Mais, la jeunesse aidant, et avec, pour relever le repas, le rire de la mutine et espiègle Fernande, tous trois dînèrent de bon appétit.
Lorsqu’ils eurent achevé de se restaurer — si l’on peut dire — la petite amie de Robert s’écria :
— J’ai une idée !
— Voyons l’idée de Fernande, dit Robert.
— Ne blague pas. Elle est peut-être excellente, elle est peut-être très mauvaise. Je n’ai pas d’amour-propre d’auteur, je donne l’idée pour ce qu’elle vaut.
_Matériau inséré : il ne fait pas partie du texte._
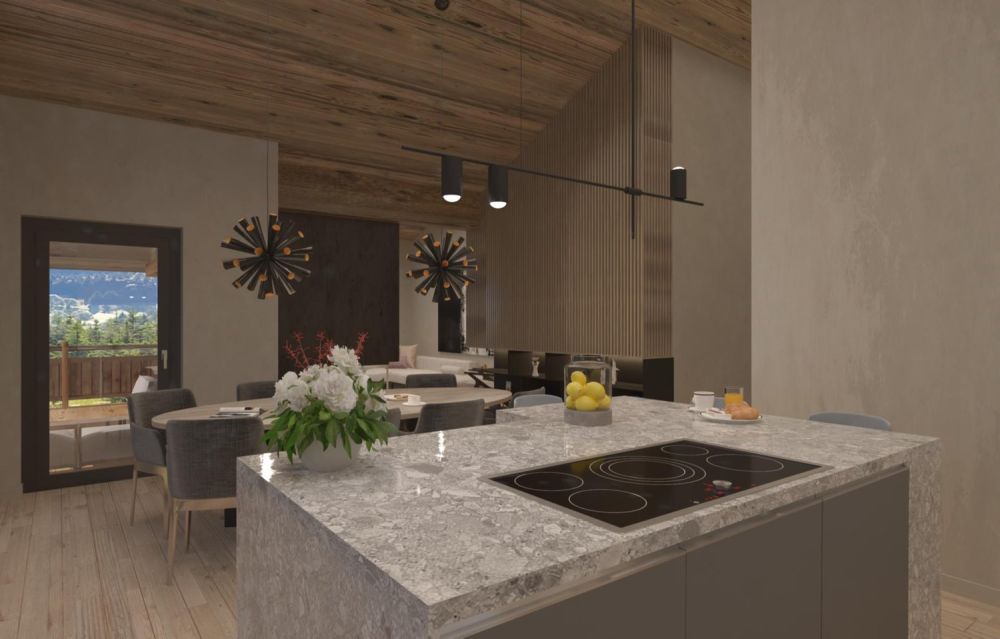 Im Zentrum von Crans-Montana, Chalet mit 6,5 Zimmern von hoher Qualität -  Bild 6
— Dites-là au moins… Vous nous faites languir !…
— Oh ! Albert ! comme il est impatient d’aujourd’hui !… On voit qu’il a peur qu’on lui rogne sa part d’amour.
— Ne blaguez pas… Expliquez-nous plutôt…
— Mon idée ? Eh bien, voilà… Ce directeur, puisqu’il est riche, son épouse aura certainement une femme de chambre.
— Oui.
— Eh bien ! Si vous le voulez, la femme de chambre de Mme la Directrice, ce sera moi…
— Toi ! dit Robert… mais elle te connaît.
— Justement, je n’aurai pas besoin d’être présentée. J’irai la voir et je lui dirai :
« Ma petite Juliette, on a trop souvent rigolé ensemble, faut faire quelque chose pour moi, tu vas me prendre comme femme de chambre.
— Et si elle refuse ? objecta Albert.
— Elle ne refusera pas. J’aurai le bon argument pour qu’elle accepte… Je lui dirai : » Si Madame la Directrice veut de mes services, Madame la Directrice n’aura pas de femme de chambre plus dévouée et plus discrète. Si vous refusez. J’irai, foi de Fernande, raconter à votre mari que nous avons fait la bombe ensemble avec nos amants qu’étaient des copains… »
« Vous comprenez que, devant ça, elle n’aura qu’à accepter.
« Une fois que je serai dans la place, ce sera à moi de manœuvrer pour réaliser les secrets désirs de M. Albert ici présent.
« Qu’est-ce que vous en dites ?… Est-ce une idée ça ?
— Oui, c’est une idée, dit Albert… c’est même une idée épatante !
« Juliette acceptera et Fernande, une fois dans le camp ennemi, ce sera bien le diable si elle n’arrive pas à empêcher, dès le premier soir même, les nouveaux époux de consommer leur mariage.
— Ils ne consommeront pas, déclara Fernande, j’en réponds, Albert, j’en réponds.
— J’accepte volontiers la proposition de Fernande, dit enfin Robert. Mais à une condition.